Without learning, there is no growth. Most businesses shifted their focus to learning and development as they realised that only “learning” can pave the path for innovation. And doing is learning half done. What is the other half all about then? The other half is all about what “doing” leads to.
Streamlining “the doing” part happens through tasks. Tasks are the basic building blocks of any strategy. While most organisations developed in scale, the task list also grew proportionally. Task management systems had to be set up due to the high interdependency between tasks.
Every organisation uses some form of task management system. From excel, gantt chart and emails to ticketing systems. We are not addressing how effective these systems are and how they impact the bottomline. What we are looking at is whether these task managements contribute to long term strategy.
Let’s look at what doing a task results in. It starts before the task starts.
- Objective – Before doing a task, the objective gets set up. Why a certain task needs to be done drives the “how” of the task.
- Requirement Gathering – After the objective, doing a task needs sizing up of the details. What resources – both human and non-human are required?
- Defining the interdependencies – What other tasks are required to be fulfilled in order to do this task? And how many other tasks are dependent on it? That would help put a timeline to the task?
- Standard Or Non-Standard – Is it a standard task? Or is it a one-off task specific to the project? That would define who all need to be involved to ideate about how the task is to be completed.
Although the above processes get ingrained in the operations as basics, there is still no way the task management system evolves with every task. Why?
Because the know-how for every task is assumed to be constant. And that nullifies the scope for spreading the ideas & innovations brought in during day-to-day operations. Those “better ways” to do a task find way into everyone’s minds only when a top-down meeting emphasises on them. That can be very detrimental to the growth culture in an organisation in today’s dynamic environment where everything is real-time including growth.

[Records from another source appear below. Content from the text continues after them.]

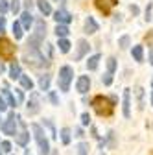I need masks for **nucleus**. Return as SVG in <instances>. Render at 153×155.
<instances>
[{
    "mask_svg": "<svg viewBox=\"0 0 153 155\" xmlns=\"http://www.w3.org/2000/svg\"><path fill=\"white\" fill-rule=\"evenodd\" d=\"M149 63H151V65H153V50H151V52H149Z\"/></svg>",
    "mask_w": 153,
    "mask_h": 155,
    "instance_id": "obj_46",
    "label": "nucleus"
},
{
    "mask_svg": "<svg viewBox=\"0 0 153 155\" xmlns=\"http://www.w3.org/2000/svg\"><path fill=\"white\" fill-rule=\"evenodd\" d=\"M102 81H103V85H107V87H109V85L112 83V74L105 72V74H103V78H102Z\"/></svg>",
    "mask_w": 153,
    "mask_h": 155,
    "instance_id": "obj_33",
    "label": "nucleus"
},
{
    "mask_svg": "<svg viewBox=\"0 0 153 155\" xmlns=\"http://www.w3.org/2000/svg\"><path fill=\"white\" fill-rule=\"evenodd\" d=\"M151 104H153V94H151Z\"/></svg>",
    "mask_w": 153,
    "mask_h": 155,
    "instance_id": "obj_48",
    "label": "nucleus"
},
{
    "mask_svg": "<svg viewBox=\"0 0 153 155\" xmlns=\"http://www.w3.org/2000/svg\"><path fill=\"white\" fill-rule=\"evenodd\" d=\"M118 46H120V48H127V46H129V37H127V35H124V37L118 39Z\"/></svg>",
    "mask_w": 153,
    "mask_h": 155,
    "instance_id": "obj_32",
    "label": "nucleus"
},
{
    "mask_svg": "<svg viewBox=\"0 0 153 155\" xmlns=\"http://www.w3.org/2000/svg\"><path fill=\"white\" fill-rule=\"evenodd\" d=\"M17 98H18V100H24V94H22L21 91H17Z\"/></svg>",
    "mask_w": 153,
    "mask_h": 155,
    "instance_id": "obj_45",
    "label": "nucleus"
},
{
    "mask_svg": "<svg viewBox=\"0 0 153 155\" xmlns=\"http://www.w3.org/2000/svg\"><path fill=\"white\" fill-rule=\"evenodd\" d=\"M44 48H46V54H48V59L52 57V45H44Z\"/></svg>",
    "mask_w": 153,
    "mask_h": 155,
    "instance_id": "obj_42",
    "label": "nucleus"
},
{
    "mask_svg": "<svg viewBox=\"0 0 153 155\" xmlns=\"http://www.w3.org/2000/svg\"><path fill=\"white\" fill-rule=\"evenodd\" d=\"M4 30H6V18L0 17V31H4Z\"/></svg>",
    "mask_w": 153,
    "mask_h": 155,
    "instance_id": "obj_40",
    "label": "nucleus"
},
{
    "mask_svg": "<svg viewBox=\"0 0 153 155\" xmlns=\"http://www.w3.org/2000/svg\"><path fill=\"white\" fill-rule=\"evenodd\" d=\"M2 96H4V98L8 100V105H11V107H15L17 105V100H15V96L8 91V89H2Z\"/></svg>",
    "mask_w": 153,
    "mask_h": 155,
    "instance_id": "obj_23",
    "label": "nucleus"
},
{
    "mask_svg": "<svg viewBox=\"0 0 153 155\" xmlns=\"http://www.w3.org/2000/svg\"><path fill=\"white\" fill-rule=\"evenodd\" d=\"M92 105H94V109H96V113L100 116H109L112 113L114 102H112V98L109 100V98H105V96H96V98L92 100Z\"/></svg>",
    "mask_w": 153,
    "mask_h": 155,
    "instance_id": "obj_2",
    "label": "nucleus"
},
{
    "mask_svg": "<svg viewBox=\"0 0 153 155\" xmlns=\"http://www.w3.org/2000/svg\"><path fill=\"white\" fill-rule=\"evenodd\" d=\"M146 43H148V46H153V31H148V35H146Z\"/></svg>",
    "mask_w": 153,
    "mask_h": 155,
    "instance_id": "obj_37",
    "label": "nucleus"
},
{
    "mask_svg": "<svg viewBox=\"0 0 153 155\" xmlns=\"http://www.w3.org/2000/svg\"><path fill=\"white\" fill-rule=\"evenodd\" d=\"M13 35H15L17 41L22 39V26H21V22H13Z\"/></svg>",
    "mask_w": 153,
    "mask_h": 155,
    "instance_id": "obj_25",
    "label": "nucleus"
},
{
    "mask_svg": "<svg viewBox=\"0 0 153 155\" xmlns=\"http://www.w3.org/2000/svg\"><path fill=\"white\" fill-rule=\"evenodd\" d=\"M114 70H116V59H114V57H109L107 59V72L112 74Z\"/></svg>",
    "mask_w": 153,
    "mask_h": 155,
    "instance_id": "obj_28",
    "label": "nucleus"
},
{
    "mask_svg": "<svg viewBox=\"0 0 153 155\" xmlns=\"http://www.w3.org/2000/svg\"><path fill=\"white\" fill-rule=\"evenodd\" d=\"M26 109H28L30 114L39 113V109H41V102H39V94H37V92H31V94H30V100H28Z\"/></svg>",
    "mask_w": 153,
    "mask_h": 155,
    "instance_id": "obj_7",
    "label": "nucleus"
},
{
    "mask_svg": "<svg viewBox=\"0 0 153 155\" xmlns=\"http://www.w3.org/2000/svg\"><path fill=\"white\" fill-rule=\"evenodd\" d=\"M44 33H46V24H44V21H37V22H35V33H33V39L41 43L43 39H44Z\"/></svg>",
    "mask_w": 153,
    "mask_h": 155,
    "instance_id": "obj_11",
    "label": "nucleus"
},
{
    "mask_svg": "<svg viewBox=\"0 0 153 155\" xmlns=\"http://www.w3.org/2000/svg\"><path fill=\"white\" fill-rule=\"evenodd\" d=\"M59 50H61L63 54H67V52L70 50V43L67 41V39H59Z\"/></svg>",
    "mask_w": 153,
    "mask_h": 155,
    "instance_id": "obj_30",
    "label": "nucleus"
},
{
    "mask_svg": "<svg viewBox=\"0 0 153 155\" xmlns=\"http://www.w3.org/2000/svg\"><path fill=\"white\" fill-rule=\"evenodd\" d=\"M0 148H2L0 151H6V153H9V151H11V144H9L8 140H4L2 144H0Z\"/></svg>",
    "mask_w": 153,
    "mask_h": 155,
    "instance_id": "obj_36",
    "label": "nucleus"
},
{
    "mask_svg": "<svg viewBox=\"0 0 153 155\" xmlns=\"http://www.w3.org/2000/svg\"><path fill=\"white\" fill-rule=\"evenodd\" d=\"M9 9L17 15L18 11H21V0H11V4H9Z\"/></svg>",
    "mask_w": 153,
    "mask_h": 155,
    "instance_id": "obj_31",
    "label": "nucleus"
},
{
    "mask_svg": "<svg viewBox=\"0 0 153 155\" xmlns=\"http://www.w3.org/2000/svg\"><path fill=\"white\" fill-rule=\"evenodd\" d=\"M151 85H153V83H151Z\"/></svg>",
    "mask_w": 153,
    "mask_h": 155,
    "instance_id": "obj_50",
    "label": "nucleus"
},
{
    "mask_svg": "<svg viewBox=\"0 0 153 155\" xmlns=\"http://www.w3.org/2000/svg\"><path fill=\"white\" fill-rule=\"evenodd\" d=\"M81 124H83V126H89V124H90V114H89V113H83V114H81Z\"/></svg>",
    "mask_w": 153,
    "mask_h": 155,
    "instance_id": "obj_35",
    "label": "nucleus"
},
{
    "mask_svg": "<svg viewBox=\"0 0 153 155\" xmlns=\"http://www.w3.org/2000/svg\"><path fill=\"white\" fill-rule=\"evenodd\" d=\"M21 85H22L26 91H31V89H33V81H31V78L22 74V76H21Z\"/></svg>",
    "mask_w": 153,
    "mask_h": 155,
    "instance_id": "obj_22",
    "label": "nucleus"
},
{
    "mask_svg": "<svg viewBox=\"0 0 153 155\" xmlns=\"http://www.w3.org/2000/svg\"><path fill=\"white\" fill-rule=\"evenodd\" d=\"M129 9H131V13H133V15H138V8H137V6H131Z\"/></svg>",
    "mask_w": 153,
    "mask_h": 155,
    "instance_id": "obj_43",
    "label": "nucleus"
},
{
    "mask_svg": "<svg viewBox=\"0 0 153 155\" xmlns=\"http://www.w3.org/2000/svg\"><path fill=\"white\" fill-rule=\"evenodd\" d=\"M54 18L57 21V24H63V26H67V24L72 22V15H70L67 9H57V11L54 13Z\"/></svg>",
    "mask_w": 153,
    "mask_h": 155,
    "instance_id": "obj_8",
    "label": "nucleus"
},
{
    "mask_svg": "<svg viewBox=\"0 0 153 155\" xmlns=\"http://www.w3.org/2000/svg\"><path fill=\"white\" fill-rule=\"evenodd\" d=\"M8 9H9V4L6 2V0H0V17H2Z\"/></svg>",
    "mask_w": 153,
    "mask_h": 155,
    "instance_id": "obj_34",
    "label": "nucleus"
},
{
    "mask_svg": "<svg viewBox=\"0 0 153 155\" xmlns=\"http://www.w3.org/2000/svg\"><path fill=\"white\" fill-rule=\"evenodd\" d=\"M6 102H4V98H2V96H0V113H2V111H6Z\"/></svg>",
    "mask_w": 153,
    "mask_h": 155,
    "instance_id": "obj_41",
    "label": "nucleus"
},
{
    "mask_svg": "<svg viewBox=\"0 0 153 155\" xmlns=\"http://www.w3.org/2000/svg\"><path fill=\"white\" fill-rule=\"evenodd\" d=\"M76 137H83V131H81V127H78V129H76Z\"/></svg>",
    "mask_w": 153,
    "mask_h": 155,
    "instance_id": "obj_44",
    "label": "nucleus"
},
{
    "mask_svg": "<svg viewBox=\"0 0 153 155\" xmlns=\"http://www.w3.org/2000/svg\"><path fill=\"white\" fill-rule=\"evenodd\" d=\"M124 116L129 118L131 116V89H124Z\"/></svg>",
    "mask_w": 153,
    "mask_h": 155,
    "instance_id": "obj_13",
    "label": "nucleus"
},
{
    "mask_svg": "<svg viewBox=\"0 0 153 155\" xmlns=\"http://www.w3.org/2000/svg\"><path fill=\"white\" fill-rule=\"evenodd\" d=\"M31 129H33V137L37 140V146H39V153L41 155H50V142L44 137L46 133L43 131V127L39 124H31Z\"/></svg>",
    "mask_w": 153,
    "mask_h": 155,
    "instance_id": "obj_1",
    "label": "nucleus"
},
{
    "mask_svg": "<svg viewBox=\"0 0 153 155\" xmlns=\"http://www.w3.org/2000/svg\"><path fill=\"white\" fill-rule=\"evenodd\" d=\"M2 131L6 135H17V114L15 113H9L8 120L2 124Z\"/></svg>",
    "mask_w": 153,
    "mask_h": 155,
    "instance_id": "obj_6",
    "label": "nucleus"
},
{
    "mask_svg": "<svg viewBox=\"0 0 153 155\" xmlns=\"http://www.w3.org/2000/svg\"><path fill=\"white\" fill-rule=\"evenodd\" d=\"M89 43L85 41V39H80V41H78V52H76V55H74V59L76 61H81L83 59V57H85V54L89 52Z\"/></svg>",
    "mask_w": 153,
    "mask_h": 155,
    "instance_id": "obj_10",
    "label": "nucleus"
},
{
    "mask_svg": "<svg viewBox=\"0 0 153 155\" xmlns=\"http://www.w3.org/2000/svg\"><path fill=\"white\" fill-rule=\"evenodd\" d=\"M68 33H70V30H68L67 26H63V24H57V26H55V35L59 37V39H65Z\"/></svg>",
    "mask_w": 153,
    "mask_h": 155,
    "instance_id": "obj_20",
    "label": "nucleus"
},
{
    "mask_svg": "<svg viewBox=\"0 0 153 155\" xmlns=\"http://www.w3.org/2000/svg\"><path fill=\"white\" fill-rule=\"evenodd\" d=\"M76 89H78V92H81V94L89 92V89H90V80H89V76H80V78H78V83H76Z\"/></svg>",
    "mask_w": 153,
    "mask_h": 155,
    "instance_id": "obj_12",
    "label": "nucleus"
},
{
    "mask_svg": "<svg viewBox=\"0 0 153 155\" xmlns=\"http://www.w3.org/2000/svg\"><path fill=\"white\" fill-rule=\"evenodd\" d=\"M28 140H30V135H28L26 129H22L21 133H17V144H18V146H26Z\"/></svg>",
    "mask_w": 153,
    "mask_h": 155,
    "instance_id": "obj_19",
    "label": "nucleus"
},
{
    "mask_svg": "<svg viewBox=\"0 0 153 155\" xmlns=\"http://www.w3.org/2000/svg\"><path fill=\"white\" fill-rule=\"evenodd\" d=\"M31 24H33V17H31V13H30V11H22V15H21V26L26 28V30H30Z\"/></svg>",
    "mask_w": 153,
    "mask_h": 155,
    "instance_id": "obj_14",
    "label": "nucleus"
},
{
    "mask_svg": "<svg viewBox=\"0 0 153 155\" xmlns=\"http://www.w3.org/2000/svg\"><path fill=\"white\" fill-rule=\"evenodd\" d=\"M21 76H22L21 65H18V63H13V65L9 67V78H11V80H21Z\"/></svg>",
    "mask_w": 153,
    "mask_h": 155,
    "instance_id": "obj_18",
    "label": "nucleus"
},
{
    "mask_svg": "<svg viewBox=\"0 0 153 155\" xmlns=\"http://www.w3.org/2000/svg\"><path fill=\"white\" fill-rule=\"evenodd\" d=\"M50 102H52L54 105H59V100H57V94H55V92H50Z\"/></svg>",
    "mask_w": 153,
    "mask_h": 155,
    "instance_id": "obj_38",
    "label": "nucleus"
},
{
    "mask_svg": "<svg viewBox=\"0 0 153 155\" xmlns=\"http://www.w3.org/2000/svg\"><path fill=\"white\" fill-rule=\"evenodd\" d=\"M114 6H116V0H96V8H98L103 15H109Z\"/></svg>",
    "mask_w": 153,
    "mask_h": 155,
    "instance_id": "obj_9",
    "label": "nucleus"
},
{
    "mask_svg": "<svg viewBox=\"0 0 153 155\" xmlns=\"http://www.w3.org/2000/svg\"><path fill=\"white\" fill-rule=\"evenodd\" d=\"M37 8H39V11L44 17L52 13V6H50V2H46V0H37Z\"/></svg>",
    "mask_w": 153,
    "mask_h": 155,
    "instance_id": "obj_17",
    "label": "nucleus"
},
{
    "mask_svg": "<svg viewBox=\"0 0 153 155\" xmlns=\"http://www.w3.org/2000/svg\"><path fill=\"white\" fill-rule=\"evenodd\" d=\"M72 78H74V70H72V67H68V65H65V67H61L59 68V89L61 91H68L70 89V81H72Z\"/></svg>",
    "mask_w": 153,
    "mask_h": 155,
    "instance_id": "obj_3",
    "label": "nucleus"
},
{
    "mask_svg": "<svg viewBox=\"0 0 153 155\" xmlns=\"http://www.w3.org/2000/svg\"><path fill=\"white\" fill-rule=\"evenodd\" d=\"M0 155H2V151H0Z\"/></svg>",
    "mask_w": 153,
    "mask_h": 155,
    "instance_id": "obj_49",
    "label": "nucleus"
},
{
    "mask_svg": "<svg viewBox=\"0 0 153 155\" xmlns=\"http://www.w3.org/2000/svg\"><path fill=\"white\" fill-rule=\"evenodd\" d=\"M39 87H41L43 91H48V89H50V74H43V76L39 78Z\"/></svg>",
    "mask_w": 153,
    "mask_h": 155,
    "instance_id": "obj_21",
    "label": "nucleus"
},
{
    "mask_svg": "<svg viewBox=\"0 0 153 155\" xmlns=\"http://www.w3.org/2000/svg\"><path fill=\"white\" fill-rule=\"evenodd\" d=\"M61 142L63 144H70V129L68 127H63L61 129Z\"/></svg>",
    "mask_w": 153,
    "mask_h": 155,
    "instance_id": "obj_26",
    "label": "nucleus"
},
{
    "mask_svg": "<svg viewBox=\"0 0 153 155\" xmlns=\"http://www.w3.org/2000/svg\"><path fill=\"white\" fill-rule=\"evenodd\" d=\"M146 21H148V22L151 21V4H149V6H148V9H146Z\"/></svg>",
    "mask_w": 153,
    "mask_h": 155,
    "instance_id": "obj_39",
    "label": "nucleus"
},
{
    "mask_svg": "<svg viewBox=\"0 0 153 155\" xmlns=\"http://www.w3.org/2000/svg\"><path fill=\"white\" fill-rule=\"evenodd\" d=\"M100 59H102V55H100V54L90 55V57H89V61H87V68H89V70H96V68H98Z\"/></svg>",
    "mask_w": 153,
    "mask_h": 155,
    "instance_id": "obj_16",
    "label": "nucleus"
},
{
    "mask_svg": "<svg viewBox=\"0 0 153 155\" xmlns=\"http://www.w3.org/2000/svg\"><path fill=\"white\" fill-rule=\"evenodd\" d=\"M85 31L87 33H96L98 31V22L94 21L92 17H87V21H85Z\"/></svg>",
    "mask_w": 153,
    "mask_h": 155,
    "instance_id": "obj_15",
    "label": "nucleus"
},
{
    "mask_svg": "<svg viewBox=\"0 0 153 155\" xmlns=\"http://www.w3.org/2000/svg\"><path fill=\"white\" fill-rule=\"evenodd\" d=\"M137 98H138V109H144V89L142 87H137Z\"/></svg>",
    "mask_w": 153,
    "mask_h": 155,
    "instance_id": "obj_27",
    "label": "nucleus"
},
{
    "mask_svg": "<svg viewBox=\"0 0 153 155\" xmlns=\"http://www.w3.org/2000/svg\"><path fill=\"white\" fill-rule=\"evenodd\" d=\"M78 155H89V144L87 142H80L78 144Z\"/></svg>",
    "mask_w": 153,
    "mask_h": 155,
    "instance_id": "obj_29",
    "label": "nucleus"
},
{
    "mask_svg": "<svg viewBox=\"0 0 153 155\" xmlns=\"http://www.w3.org/2000/svg\"><path fill=\"white\" fill-rule=\"evenodd\" d=\"M13 55H15V46L11 45V41H8V39H0V57L11 59Z\"/></svg>",
    "mask_w": 153,
    "mask_h": 155,
    "instance_id": "obj_5",
    "label": "nucleus"
},
{
    "mask_svg": "<svg viewBox=\"0 0 153 155\" xmlns=\"http://www.w3.org/2000/svg\"><path fill=\"white\" fill-rule=\"evenodd\" d=\"M24 61H26L28 65H33V67H43V65L48 63L44 57L41 55V52H39V50H33V48H30V52L26 50V54H24Z\"/></svg>",
    "mask_w": 153,
    "mask_h": 155,
    "instance_id": "obj_4",
    "label": "nucleus"
},
{
    "mask_svg": "<svg viewBox=\"0 0 153 155\" xmlns=\"http://www.w3.org/2000/svg\"><path fill=\"white\" fill-rule=\"evenodd\" d=\"M133 57H135V61H142L144 59V50H142V46H133Z\"/></svg>",
    "mask_w": 153,
    "mask_h": 155,
    "instance_id": "obj_24",
    "label": "nucleus"
},
{
    "mask_svg": "<svg viewBox=\"0 0 153 155\" xmlns=\"http://www.w3.org/2000/svg\"><path fill=\"white\" fill-rule=\"evenodd\" d=\"M0 72H4V65L2 63H0Z\"/></svg>",
    "mask_w": 153,
    "mask_h": 155,
    "instance_id": "obj_47",
    "label": "nucleus"
}]
</instances>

What if the knowledge that is gathered, explored, tested and refined while doing daily tasks is used to understand the collective intelligence of the organisation? What if this knowledge gets documented and stored so that it can serve as a ready reference to the other teams dealing with task resolution or worse, escalation? What is the several ideas and opinions regarding the tasks & processes could be looked over a period of time rather than a scheduled time-bound meeting for reviewing the efforts?
The fact that you have the know-how as well as a constantly evolving pool of intelligence to tap the realities can arm the strategy makers with so much more power to create long term strategy. The future can be envisioned based on solid grounding of what is happening and how it can be made better.
The task management system these days can provision to tap the intelligence that is associated with not just doing tasks but also resolving critical issues. It will bring in a culture of ideation and brainstorming amongst those who are otherwise engrossed in meeting deadlines and checking off the assigned tasks. Is it not the most crucial element in creating long term strategies & making them successful?